"Saya sudah minta maaf kok sama beliau. Beliau tersinggung," kata Ahok, panggilan Basuki, di Balai Kota, Jl Medan Merdeka Selatan, Jakarta, Senin (10/3/2014).
Namun Ahok mengaku memakai istilah tersebut hanya karena sudah populer di situs jurnalisme warga. Karena kemudian Prijanto tersinggung, Ahok tak akan menggunakan istilah itu lagi.
"Tapi karena beliau keberatan, saya minta maaf. Saya juga tidak mau pakai lagi istilah itu," kata Ahok.
Ahok kemudian berbicara melalui telepon dengan Prijanto. Mantan anggota Komisi II DPR itu kini menyadari bahwa istilah yang ia gunakan itu kelewat sensitif.
"Saya ngomong di telepon, dia minta dicabut (beritanya). Saya bilang mana bisa kita ngatur wartawan kan. Susah, karena soal tafsiran," tutur Ahok.

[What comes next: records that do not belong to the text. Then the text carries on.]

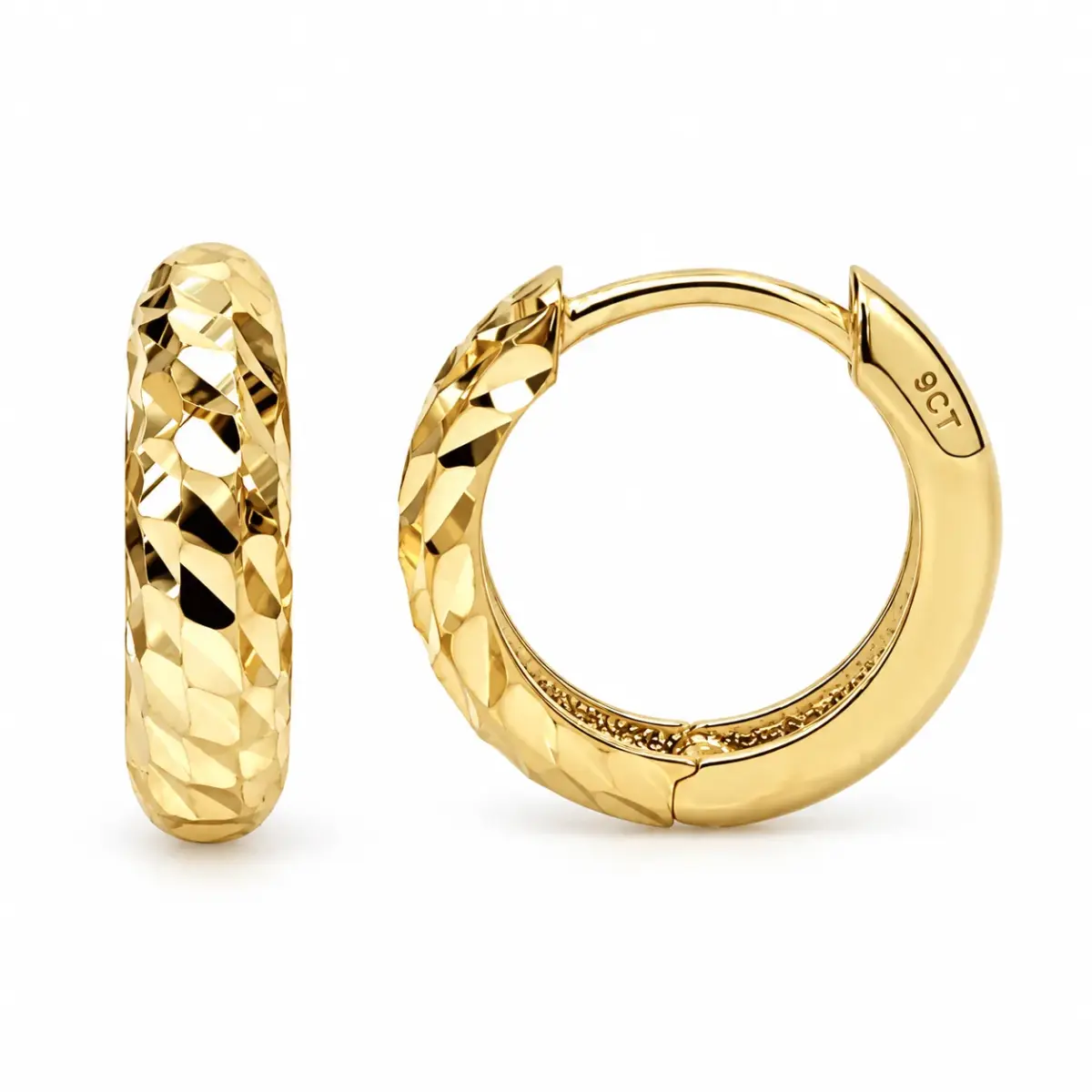 9ct Yellow Gold Italian Diamond-Cut Creole Huggie Earrings - 9YE0076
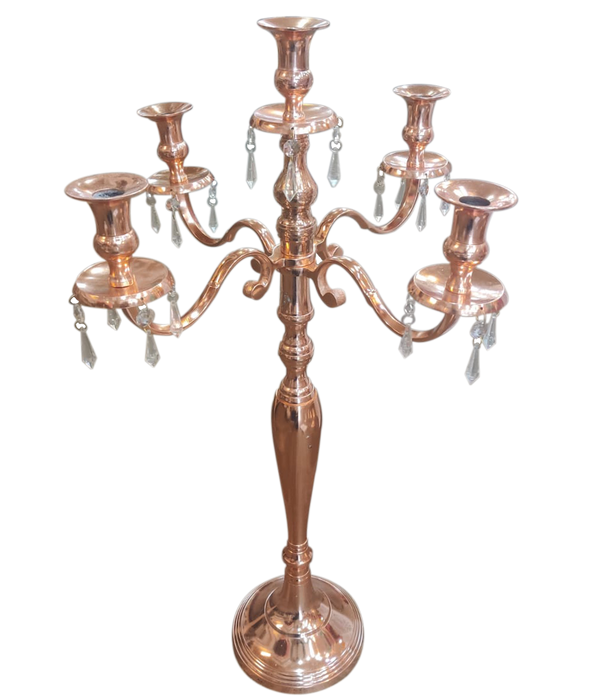 Rose Gold Embossed Candelabra With 5 Arms
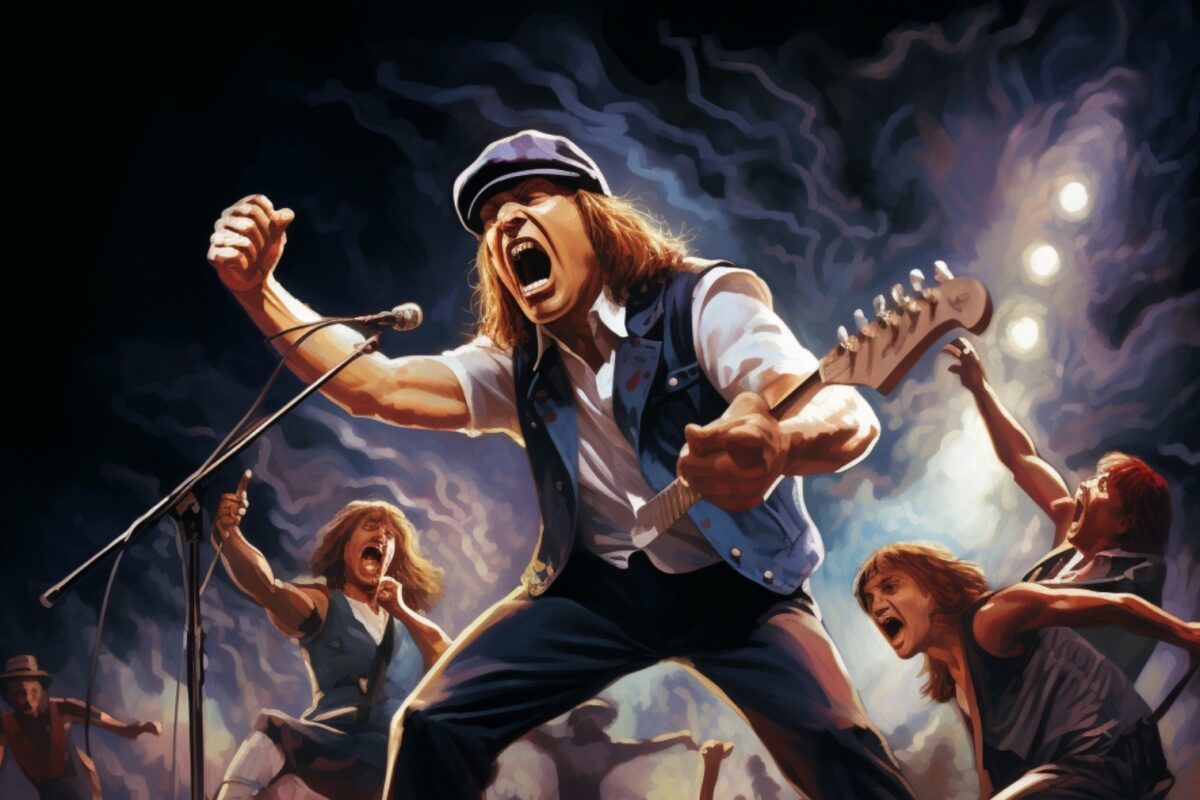 AC/DC performance 1990 illustration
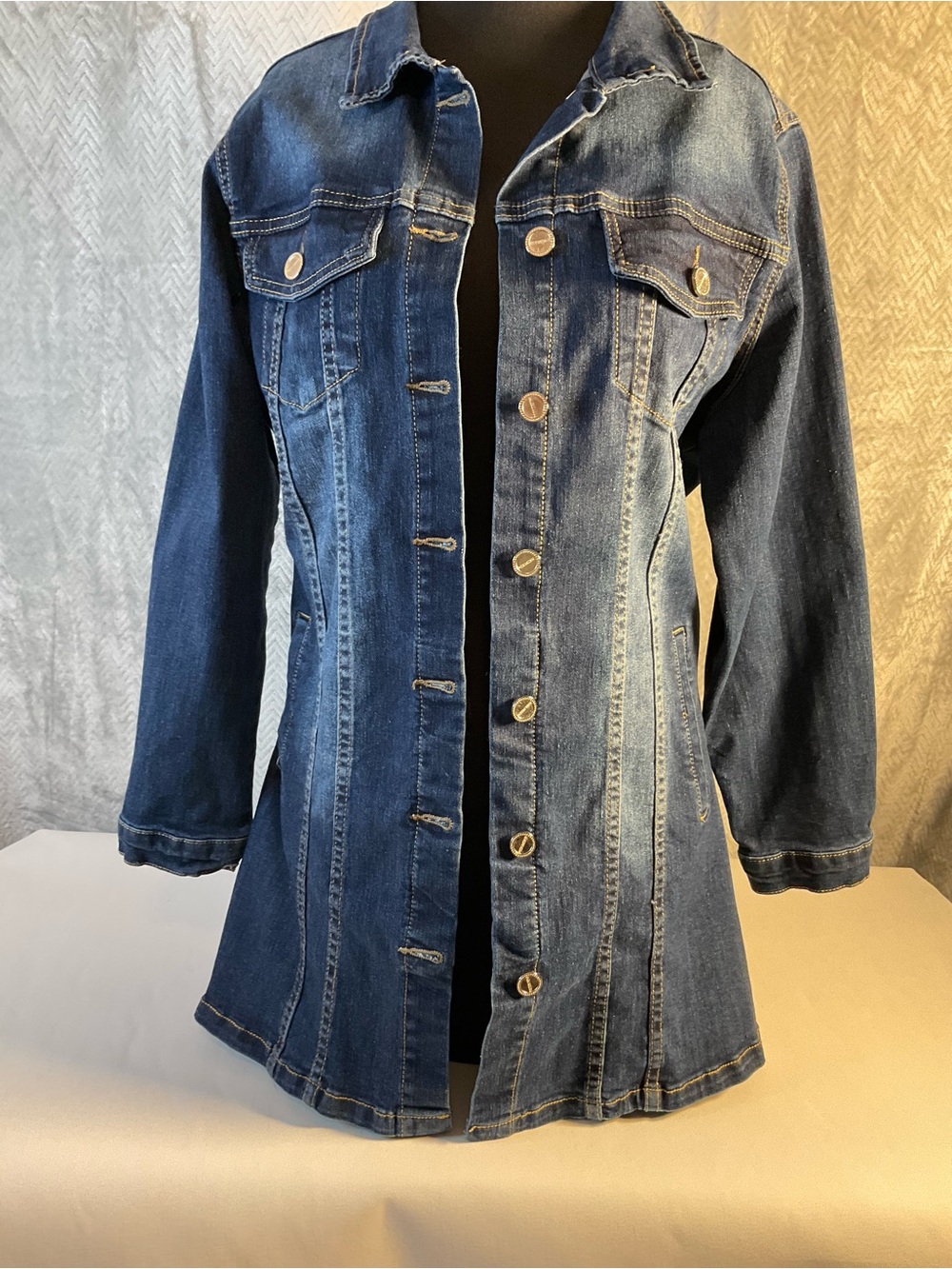 Posh Two-Tone Blue Long Denim Jacket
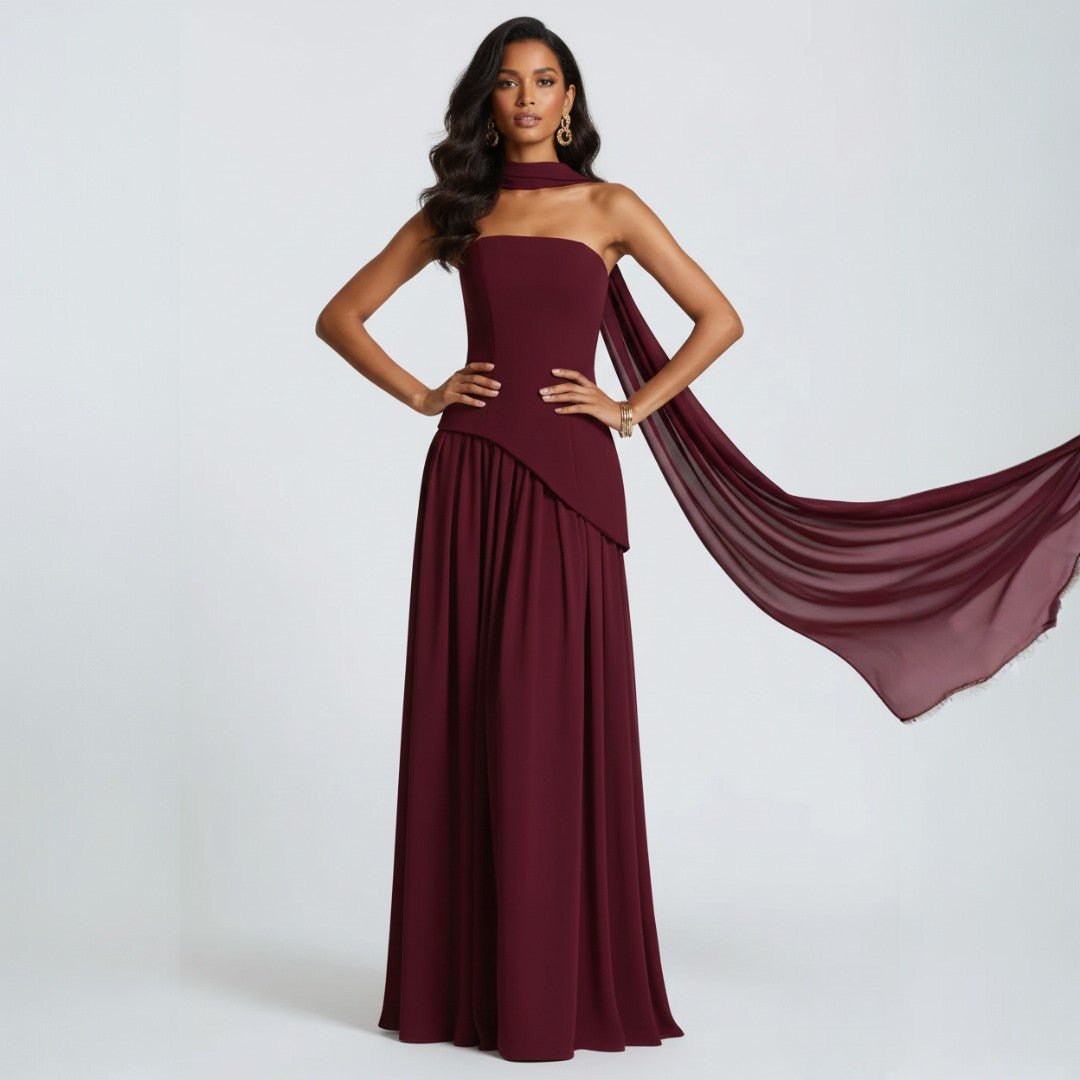 Elegant women's strapless A-line maxi dress with matching shawl, perfect for formal occasions.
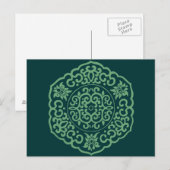 Carte Postale Médaillon chinois vert (Devant / Derrière)
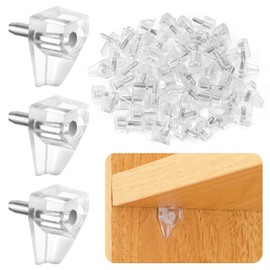 50 Pcs Shelf Support Pegs, Clear Plastic Cabinet Shelf Pegs, 2.9mm Small Shelf Pins for Cabinets Without Preset Shelf Holes Require Self-Drilling
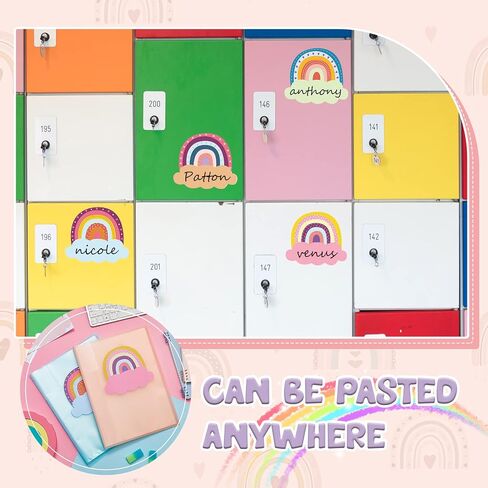 108 Pcs Rainbow Name Plates Rainbow Name Tags Self Adhesive Classroom Labels Rainbow Classroom Decor Kids Name Labels for Desk Classroom Supplies Decoration Back to School Party Favor (Rainbow) in Saudi Arabia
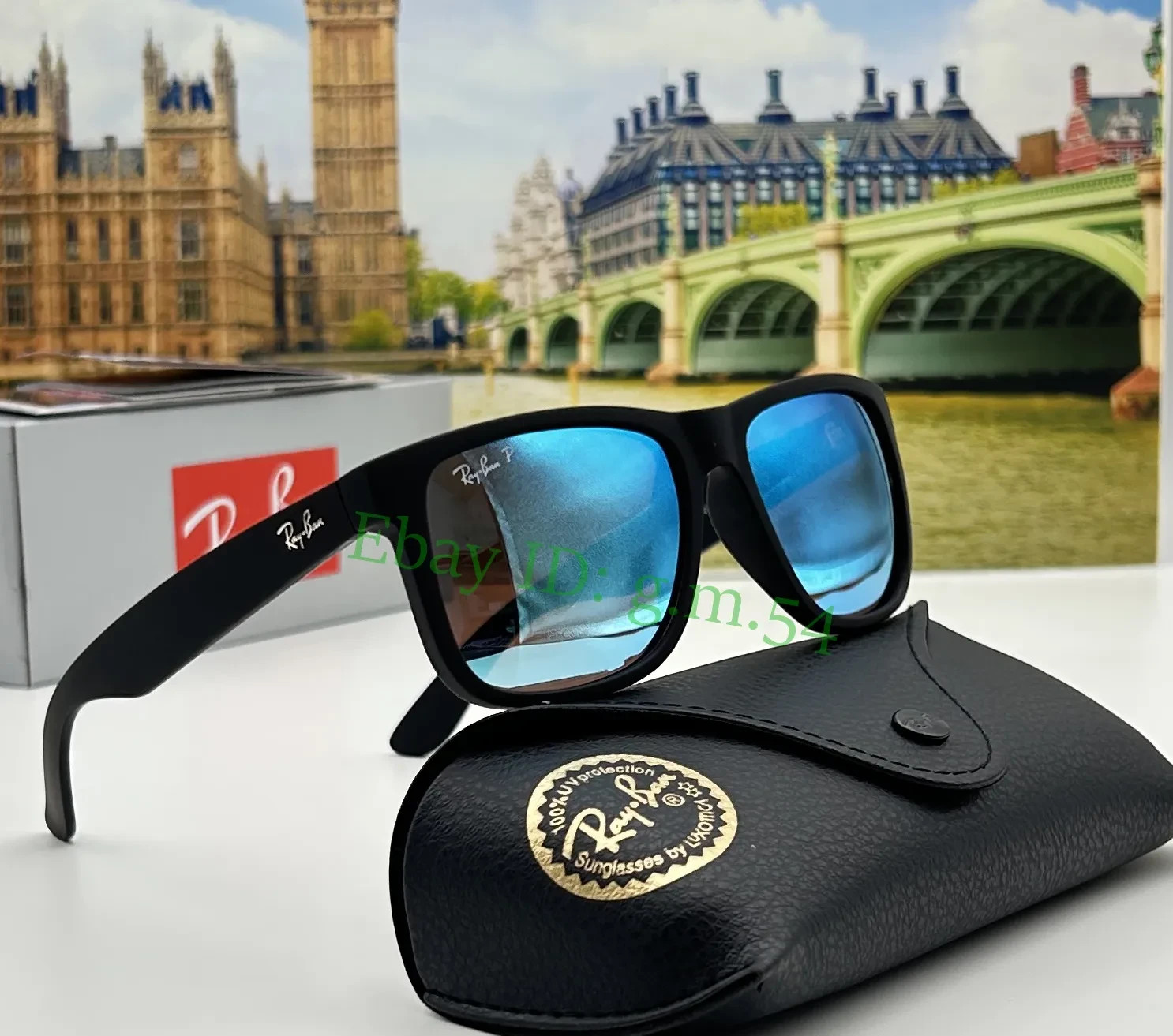 Ray-Ban Justin RB4165 Polarized Sunglasses  Blue Mirror Lens UV400 Black 54mm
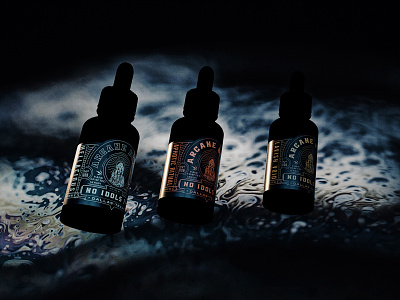 Arcane Black : Full line of Beard Serum 3d render beard oil branding illustration label package design packaging render serum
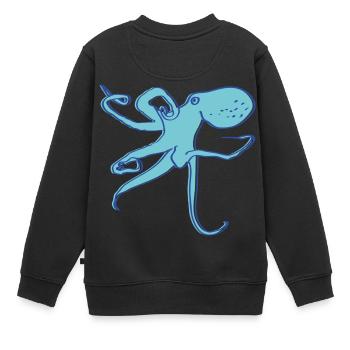 calamar - Sweat Premium enfant bio - noir - Dos - AI Model Kid Female (0cm)
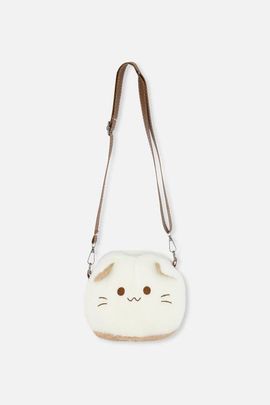 Deux par Deux Deux par Deux Cat Face Adjustable Strap Zipper Bag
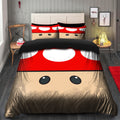 Red Mario Mushroom Bedding Set with Duvet Cover and 2 Pillowcases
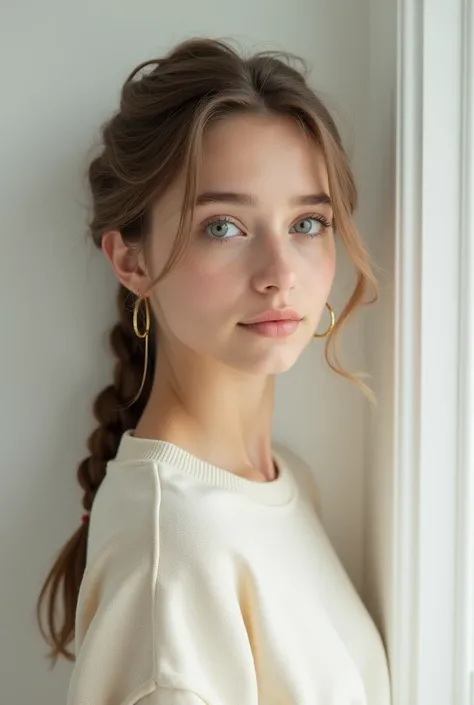 Photorealistic Portrait of a 20-year-old Slavic Girl gazing directly into the camera lens. Braid Hairstyle, Her closed mouth and tender expression convey innocence and sweetness. She wears a pastel soft cream textured-colored round-necked sweatshirt with s...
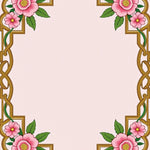 Chinoiserie Peony Bouquet With Interlocking Lattice Accents (Gold) - ODIKA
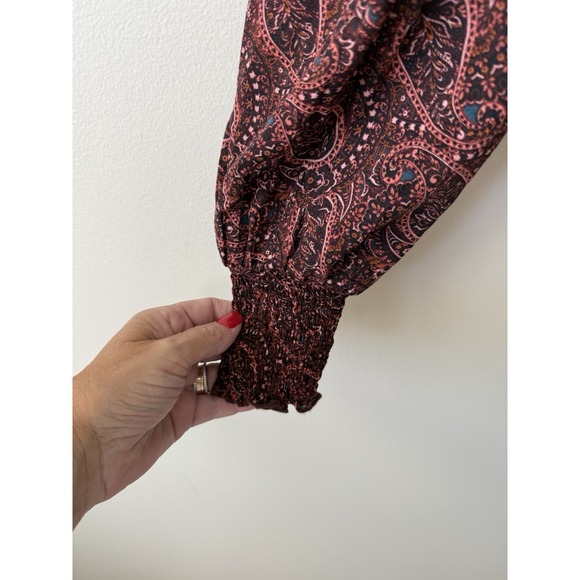 Evereve Aiden Red Long Sleeve Paisley Blouse Boho Work Office Womens Small - Picture 6 of 11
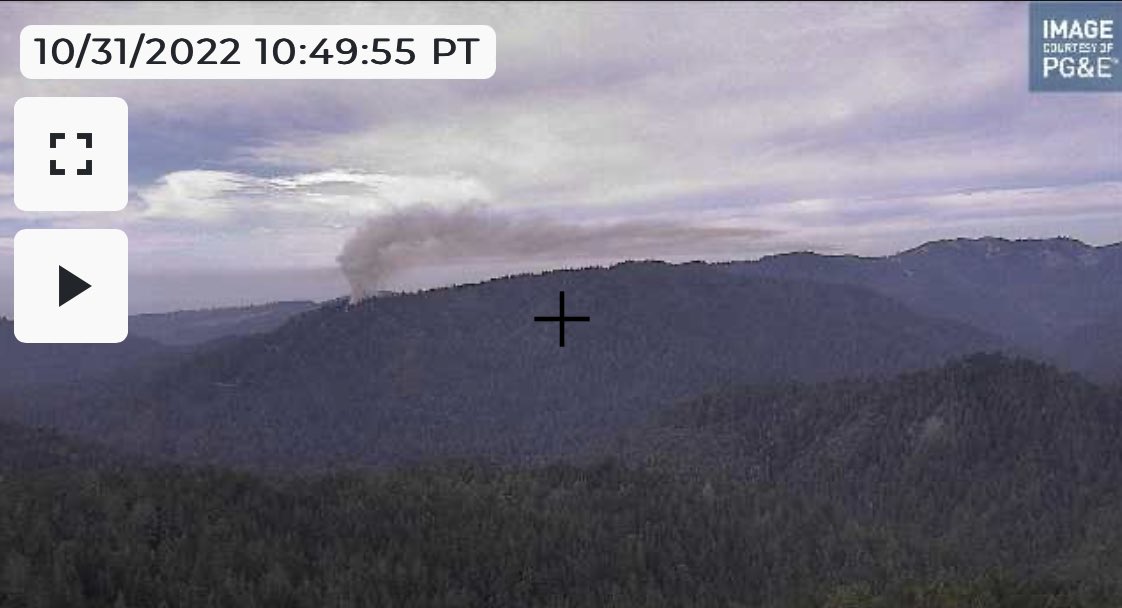 The burn and smoke is visible from the Pole Mtn Lookout & Siri cameras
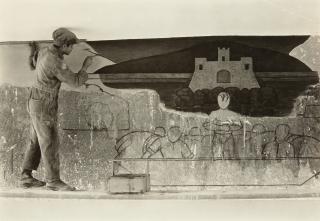 Tina Modotti - Pacheco Painting a Mural, 1927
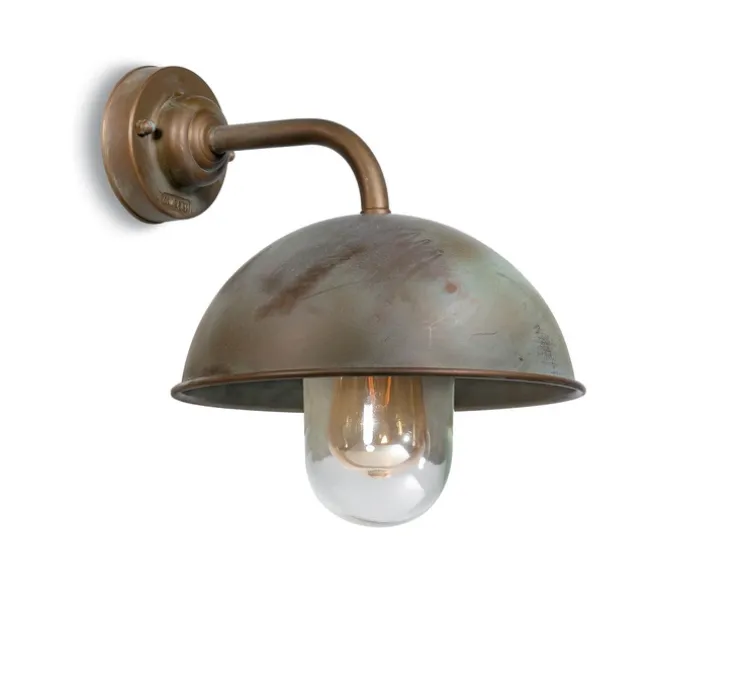 Applique murale, Circle 3239, laiton vieilli, IP44, Ø25cm, H31cm - Moretti Luce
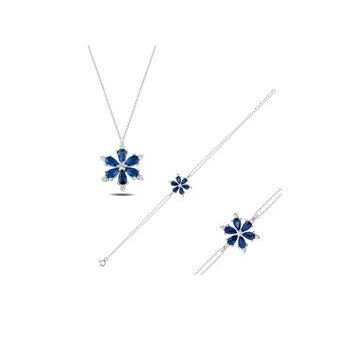 Enesstore 925 Ayar Lotus Çiçeği Safir Taşlı Gümüş Kolye Bileklik Set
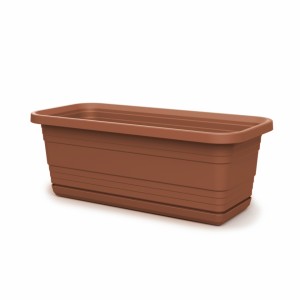 Plastový truhlík Bona s podmiskou, 400 mm, terracota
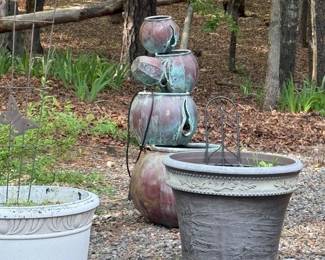 Copper fountain with a beautiful patina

Pernyataan ini bermula saat Ahok ditanyai soal kriteria Wakil Gubernur yang cocok bila dirinya naik menjadi Gubernur karena Joko Widodo mencapres. Jika wakilnya nanti tak bekerja untuk rakyat, maka wakil tersebut bisa dipecat.
"Kalau macam-macam, kita 'Prijanto-kan'. Iya dong, kalau nggak cocok atau nggak sesuai," kata Ahok di Balaikota, Jumat (6/3).